Bepaalde personen die niet worden vertegenwoordigd door een gemachtigde die beroepsmatig rechtsbijstand verleent, mogen per post beroep in cassatie instellen. Dit zijn natuurlijke personen en verenigingen waarvan de statuten niet zijn opgenomen in een notariële akte. Als zij geen gebruik willen maken van digitaal procederen kunnen deze personen het beroepschrift in cassatie sturen aan
de Hoge Raad der Nederlanden (belastingkamer), postbus 20303, 2500 EH Den Haag.Alle andere personen en gemachtigden die beroepsmatig rechtsbijstand verlenen, zijn in beginsel verplicht digitaal te procederen (zie
www.hogeraad.nl).
Bij het instellen van beroep in cassatie moet het volgende in acht worden genomen:
1. bij het beroepschrift wordt een afschrift van deze uitspraak gevoegd;
2 - ( alleen bij procederen op papier) het beroepschrift moet ondertekend zijn;
3 - het beroepschrift moet ten minste het volgende vermelden:
a. de naam en het adres van de indiener;
b. de dagtekening;
c. een omschrijving van de uitspraak waartegen het beroep in cassatie is gericht;
d. de gronden van het beroep in cassatie.
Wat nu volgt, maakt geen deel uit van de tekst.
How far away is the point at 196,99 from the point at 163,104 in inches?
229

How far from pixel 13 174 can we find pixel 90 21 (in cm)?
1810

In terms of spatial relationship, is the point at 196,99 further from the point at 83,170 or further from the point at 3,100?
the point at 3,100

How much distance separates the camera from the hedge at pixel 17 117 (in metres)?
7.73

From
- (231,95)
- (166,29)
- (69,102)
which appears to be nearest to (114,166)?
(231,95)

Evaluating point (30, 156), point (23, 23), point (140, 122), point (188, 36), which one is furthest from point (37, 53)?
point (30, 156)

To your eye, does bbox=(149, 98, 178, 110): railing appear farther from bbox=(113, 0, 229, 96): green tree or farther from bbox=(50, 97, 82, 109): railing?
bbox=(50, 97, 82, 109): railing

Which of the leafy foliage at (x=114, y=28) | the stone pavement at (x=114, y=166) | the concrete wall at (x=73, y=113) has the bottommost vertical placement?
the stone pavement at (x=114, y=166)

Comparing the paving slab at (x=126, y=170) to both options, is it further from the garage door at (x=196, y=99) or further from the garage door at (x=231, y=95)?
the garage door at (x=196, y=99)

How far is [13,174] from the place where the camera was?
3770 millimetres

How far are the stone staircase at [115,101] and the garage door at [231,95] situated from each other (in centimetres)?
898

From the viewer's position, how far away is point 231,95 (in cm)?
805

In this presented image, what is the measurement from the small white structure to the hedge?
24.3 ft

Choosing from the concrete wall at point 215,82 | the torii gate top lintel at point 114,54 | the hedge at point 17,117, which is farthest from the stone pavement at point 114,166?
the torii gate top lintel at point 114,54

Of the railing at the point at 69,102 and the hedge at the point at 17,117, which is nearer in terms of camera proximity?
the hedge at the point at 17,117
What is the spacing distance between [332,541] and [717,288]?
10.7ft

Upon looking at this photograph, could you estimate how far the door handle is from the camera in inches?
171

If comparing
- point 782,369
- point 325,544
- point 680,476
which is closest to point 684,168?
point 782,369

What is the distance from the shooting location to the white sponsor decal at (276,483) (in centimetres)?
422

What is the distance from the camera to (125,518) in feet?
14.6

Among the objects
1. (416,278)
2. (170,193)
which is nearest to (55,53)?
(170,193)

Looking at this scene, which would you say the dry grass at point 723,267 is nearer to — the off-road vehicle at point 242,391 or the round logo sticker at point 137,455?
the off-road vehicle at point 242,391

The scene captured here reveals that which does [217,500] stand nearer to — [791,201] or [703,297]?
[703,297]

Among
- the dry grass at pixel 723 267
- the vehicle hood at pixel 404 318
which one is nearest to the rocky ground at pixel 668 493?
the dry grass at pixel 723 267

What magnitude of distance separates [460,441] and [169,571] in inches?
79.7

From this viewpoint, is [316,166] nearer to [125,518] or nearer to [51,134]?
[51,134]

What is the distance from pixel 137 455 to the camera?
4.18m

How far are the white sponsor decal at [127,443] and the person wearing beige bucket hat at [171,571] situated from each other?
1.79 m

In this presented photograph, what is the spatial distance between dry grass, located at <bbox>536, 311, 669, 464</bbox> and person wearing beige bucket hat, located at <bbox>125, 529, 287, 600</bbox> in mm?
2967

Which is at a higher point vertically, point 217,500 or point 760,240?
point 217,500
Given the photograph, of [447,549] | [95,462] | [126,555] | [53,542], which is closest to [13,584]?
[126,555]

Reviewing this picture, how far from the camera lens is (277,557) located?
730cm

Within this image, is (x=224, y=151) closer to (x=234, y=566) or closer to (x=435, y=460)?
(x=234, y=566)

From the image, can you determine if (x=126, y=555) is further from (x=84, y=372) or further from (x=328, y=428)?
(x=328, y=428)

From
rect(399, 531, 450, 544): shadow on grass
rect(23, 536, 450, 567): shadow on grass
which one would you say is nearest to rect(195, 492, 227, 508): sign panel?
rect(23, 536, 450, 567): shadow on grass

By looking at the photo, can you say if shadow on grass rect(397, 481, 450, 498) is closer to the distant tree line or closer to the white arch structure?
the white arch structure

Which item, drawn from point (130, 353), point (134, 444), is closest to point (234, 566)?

Voor het instellen van beroep in cassatie is griffierecht verschuldigd. Na het instellen van beroep in cassatie ontvangt de indiener een nota griffierecht van de griffier van de Hoge Raad. In het cassatieberoepschrift kan de Hoge Raad verzocht worden om de wederpartij te veroordelen in de proceskosten.